Janus1 - and this why most of us don’t bother to post here. Only takes one Tommy tit to ruin a board…so it’s best to remember:
https://cdn.road.cc/sites/default/files/styles/main_width/public/arguing-with-idiotsis-like-playing-chess-with-a-pigeon-no-14033992.png
KRSS - exactly. Just look at all the major car manufacturers coming on stream with EVs. Also good to see Ford doing well with sales of its “nickel truck” as the Tesla types like to call it (or the F-150 for more normal types). Although it’s nickel usage is heavy so the cheesy moniker is at least somewhat informative.
Flibbles - Standard tactic when someone knows they’re on the wrong side in a discussion. Change it into something different and argue about that instead of what was being discussed ;) At least I now know he’s best ignored!
Knew it was a long shot for these boards when saying I’d agree to disagree. A group of cretins will always try to browbeat you into saying they’re right. No change there then.
TDT you are still completely missing the point. I give up. If you can’t see any similarity in the price graphs of metals over the past couple of years you’re blind. Not going to reply further as it’s clearly a waste of time.
TDT2 - I do and I don’t agree with what your logic or conclusions as I said. Even if I did agree, which I don’t, it would be a unbelievable coincidence that the same pricing was happening across all metals. It’s obviously not a coincidence and it’s obviously not just limited to nickel.
Instead of just saying “you just don’t understand” try to think a bit deeper.
TDT - as I say, this isn't a nickel issue, it's a commodities issue across the board, so I don't agree with your logic/conclusion(s), but that's fine, we can agree to disagree ;)
In simpler terms, I like to think of it like a builders merchant, where they might have a stock of items that's dwindling, but that's not so much a problem for the price in the short term, but when things get low or run out prices often rise (and can itself spark its own rush to secure supply).
To quote another site on the subject:
"Previously, low stocks in LME registered warehouses were not a concern because of high off-exchange inventories. But this time those stocks too are scarce, analysts say.
“We are moving into a period of metal scarcity, not seen since 2004-2006, volatility will be higher,” said Jay Tatum Portfolio manager at Valent Asset Management. “Until we see inventories come back, there will be a scarcity premium.”"
and
"HOW LOW ARE LME STOCKS?
Overall stocks in LME warehouses have fallen below 900,000 tonnes from levels above two million tonnes in January 2021.

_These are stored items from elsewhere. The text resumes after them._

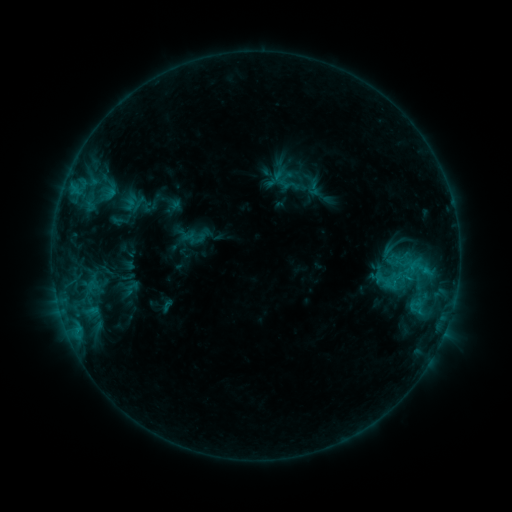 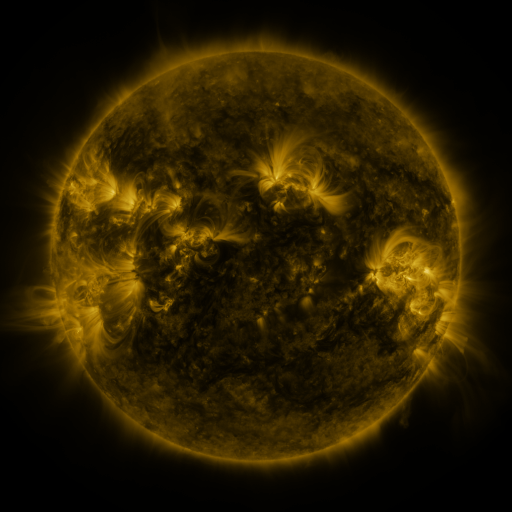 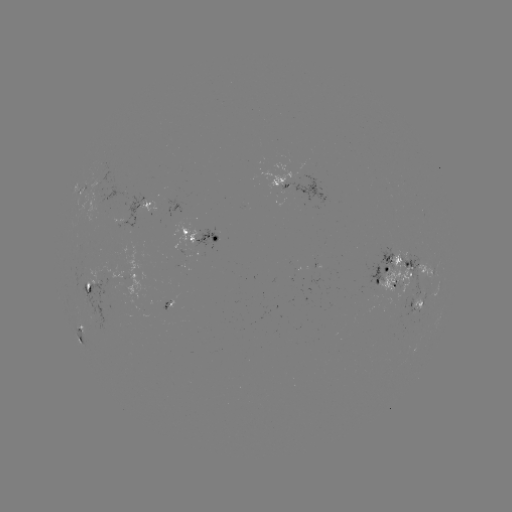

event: sigmoid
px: (186, 235)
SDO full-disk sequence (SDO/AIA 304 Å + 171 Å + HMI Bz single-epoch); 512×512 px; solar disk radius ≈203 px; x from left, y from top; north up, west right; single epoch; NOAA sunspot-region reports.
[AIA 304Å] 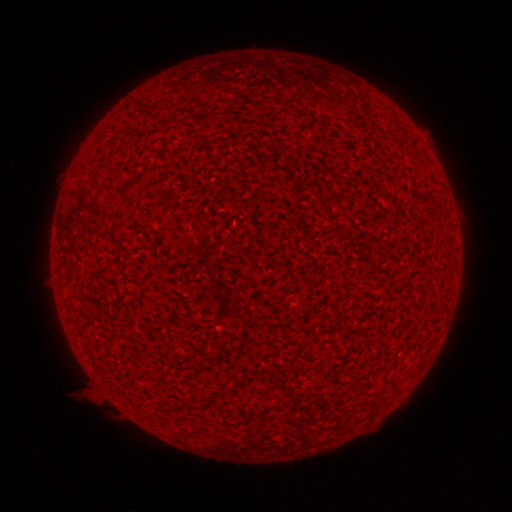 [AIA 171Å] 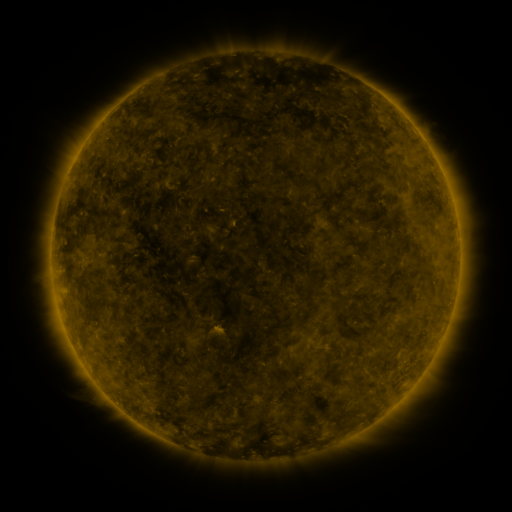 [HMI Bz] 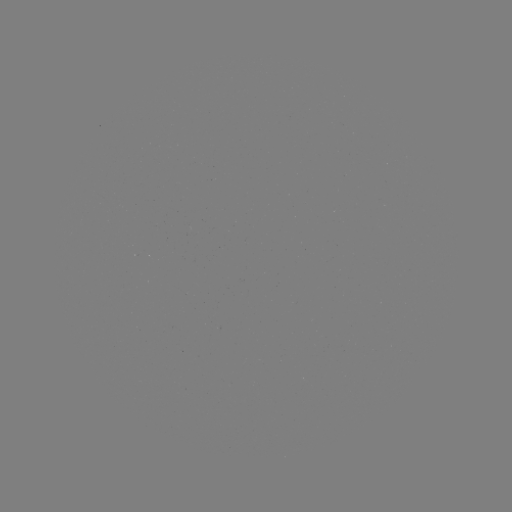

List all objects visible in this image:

Copper stocks at 154,650 tonnes are up from levels below 70,000 tonnes in March. But cancelled warrants — metal earmarked for delivery — at 40% of the total indicate more metal is due to leave the LME system.
Aluminium stocks are at 21-year lows of 465,700 tonnes and cancelled warrants at 59% of the total, while for zinc, cancelled warrants stand at 48% of total stocks at 84,700 tonnes.
“Inventories of most metals have declined, which has raised the risk of extreme volatility,” said Bank of America analyst Michael Widmer. “This is visible in zinc at present.”"
I don't follow/agree with your logic TDT.
Not knowing the class 2 supply/demand balance doesn't detract from, or negate, the fact stocks are falling along with the price.
Class 2 isn't disproportionately dominant anyway and isn't far off 50/50 split (46/54 I think last article I saw).
This isn't just a Nickel thing anyway, explained by classes of metal, it's a commodities thing as a whole:
https://www.reuters.com/markets/commodities/collapsing-metal-inventories-clash-with-plunging-prices-2022-07-13/
This article speculates on reasons but doesn't reach any conclusions, as it could just be paper trading disconnected from reality, could be moves away from the exchange, could be the logistics issues, etc.
I maintain my view it's odd and clearly it's physically impossible for the trend to continue as you can't get negative physical stocks...
http://www.kitcometals.com/charts/nickel_historical_large.html
Bottom half of this do you?
(One of the weird things about the market - currently physical stocks are dwindling yet the price is too - smacks of baseless financial trading not reflecting reality)
:) but that’s not what Google said…
Dear me. It’s like trying to talk numbers with Diane Abbott.